• [What you will do]:
Please swap "discusses" for "explains" in the lines starting at the one that contains "Photo 4 of 2024" and ending at the one that contains "Trex CEO discusses", leaving everything else unchanged. Return only those lines, without the pictures.

• [Given data]:
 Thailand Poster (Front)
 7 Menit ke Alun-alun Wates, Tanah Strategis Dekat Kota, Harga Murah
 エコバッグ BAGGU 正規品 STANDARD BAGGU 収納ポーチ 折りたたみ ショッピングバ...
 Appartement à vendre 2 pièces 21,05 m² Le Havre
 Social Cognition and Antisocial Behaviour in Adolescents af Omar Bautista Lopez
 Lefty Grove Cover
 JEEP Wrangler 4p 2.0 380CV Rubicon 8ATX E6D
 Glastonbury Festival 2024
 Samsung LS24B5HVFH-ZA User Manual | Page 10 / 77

* * *

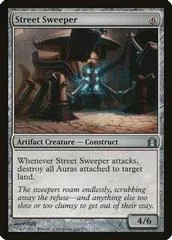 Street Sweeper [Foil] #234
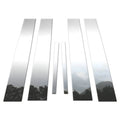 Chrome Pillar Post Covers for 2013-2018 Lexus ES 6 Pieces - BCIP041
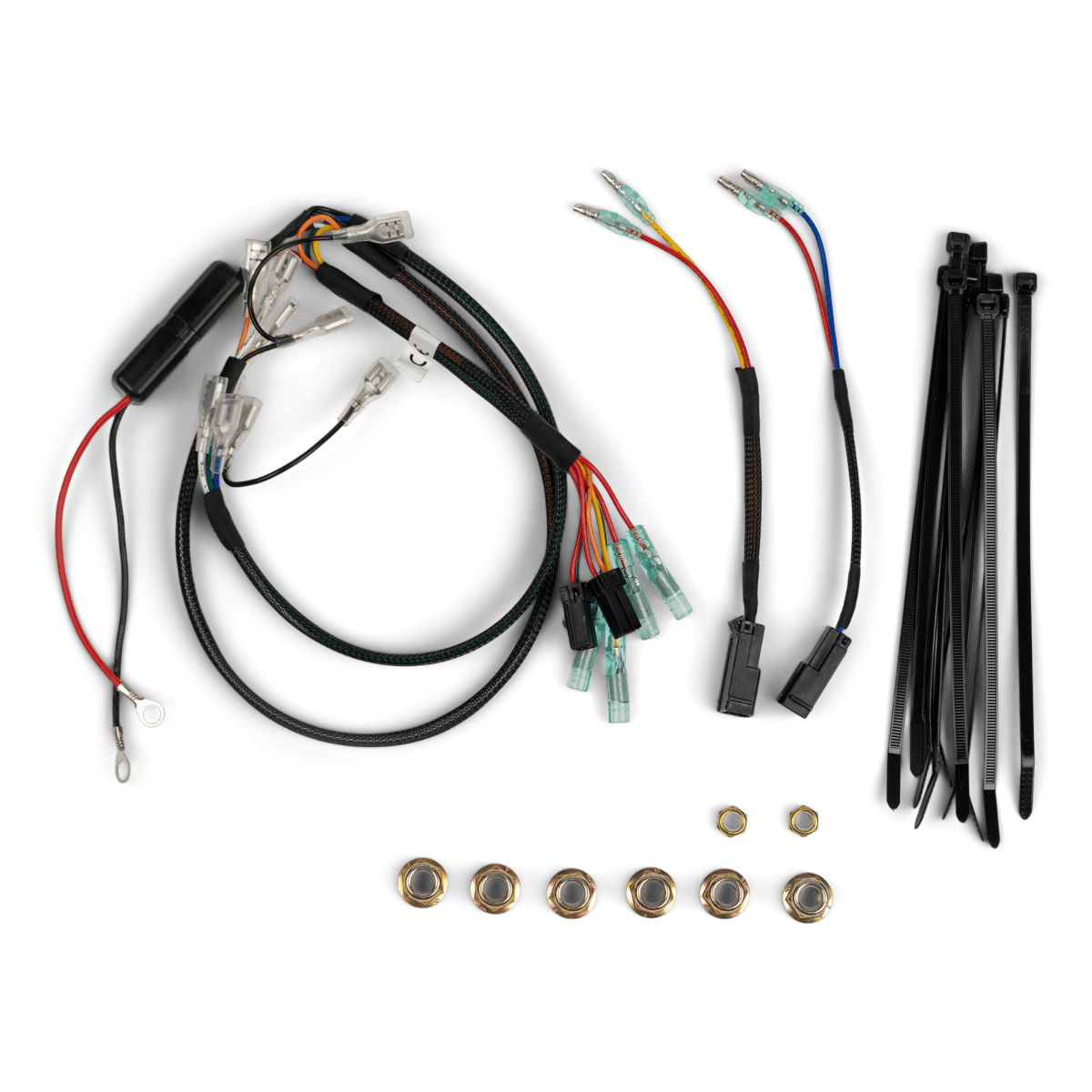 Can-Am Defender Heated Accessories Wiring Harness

---

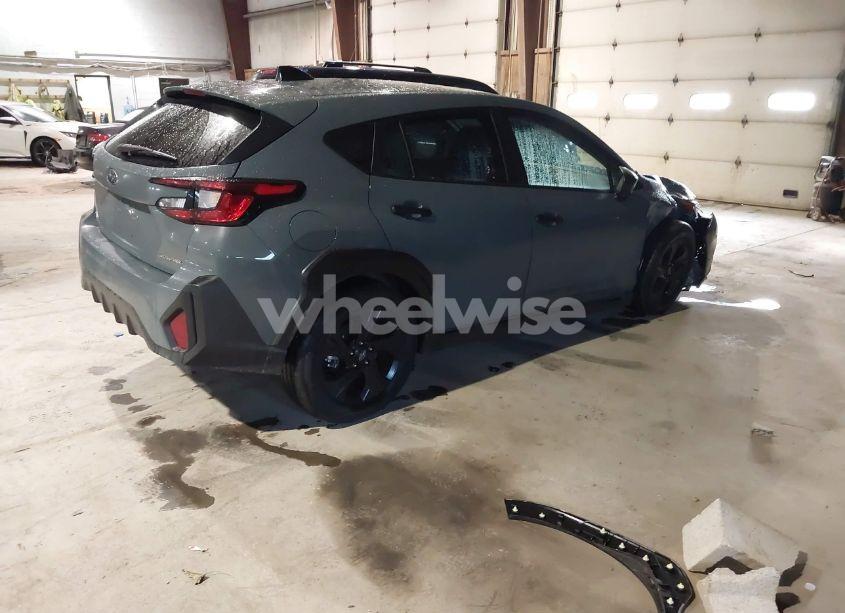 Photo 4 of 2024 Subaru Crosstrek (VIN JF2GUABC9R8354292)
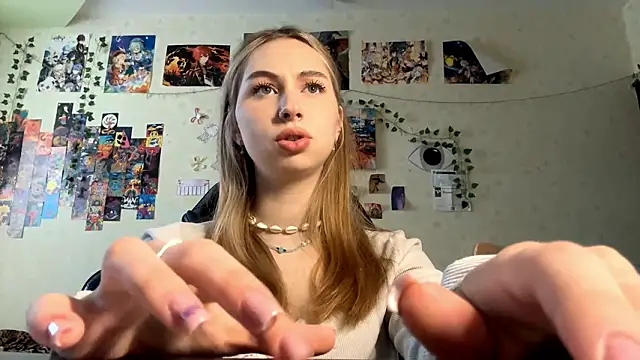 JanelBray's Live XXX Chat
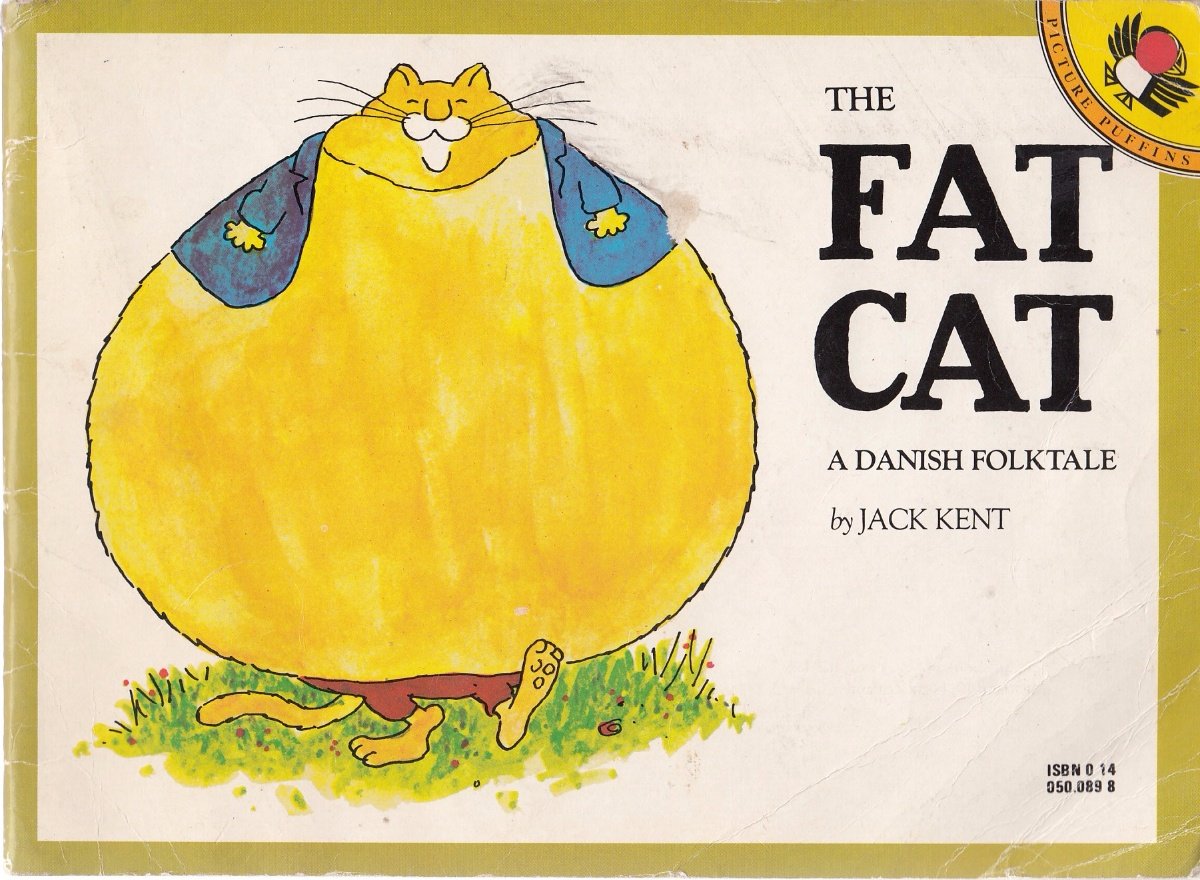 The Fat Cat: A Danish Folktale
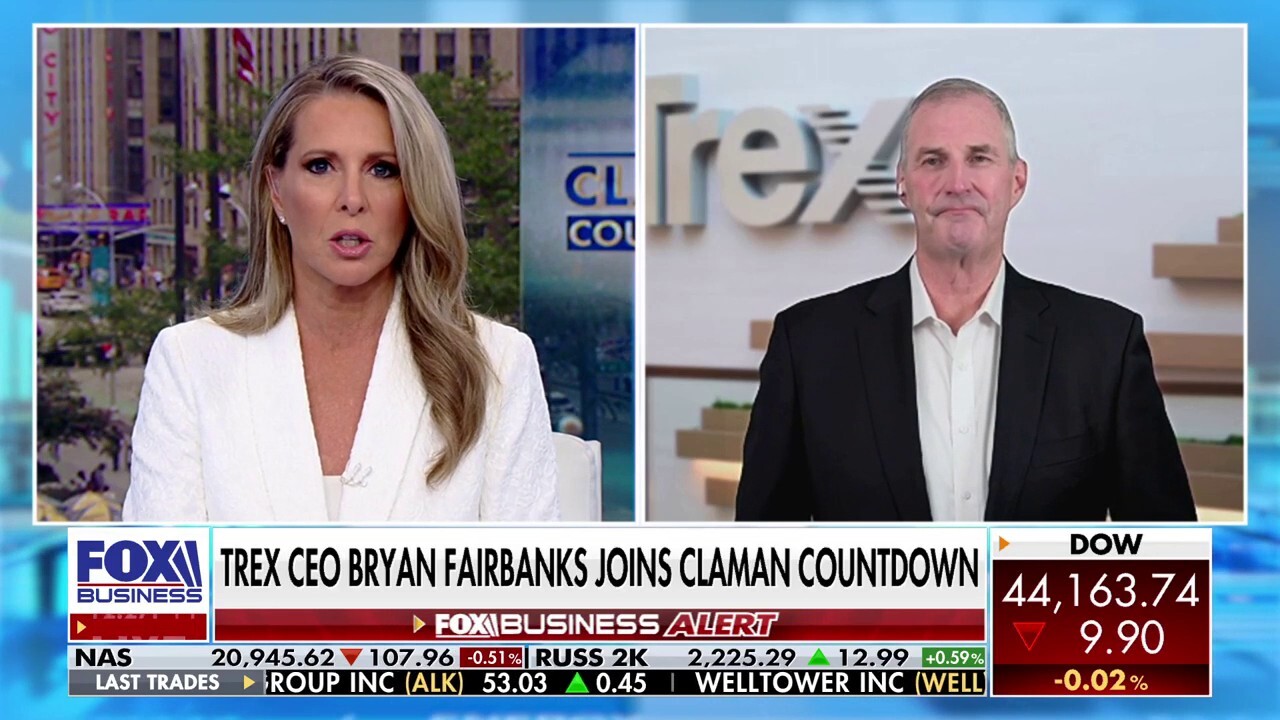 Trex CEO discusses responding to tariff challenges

• [Output]:
 Photo 4 of 2024 Subaru Crosstrek (VIN JF2GUABC9R8354292)
 JanelBray's Live XXX Chat
 The Fat Cat: A Danish Folktale
 Trex CEO explains responding to tariff challenges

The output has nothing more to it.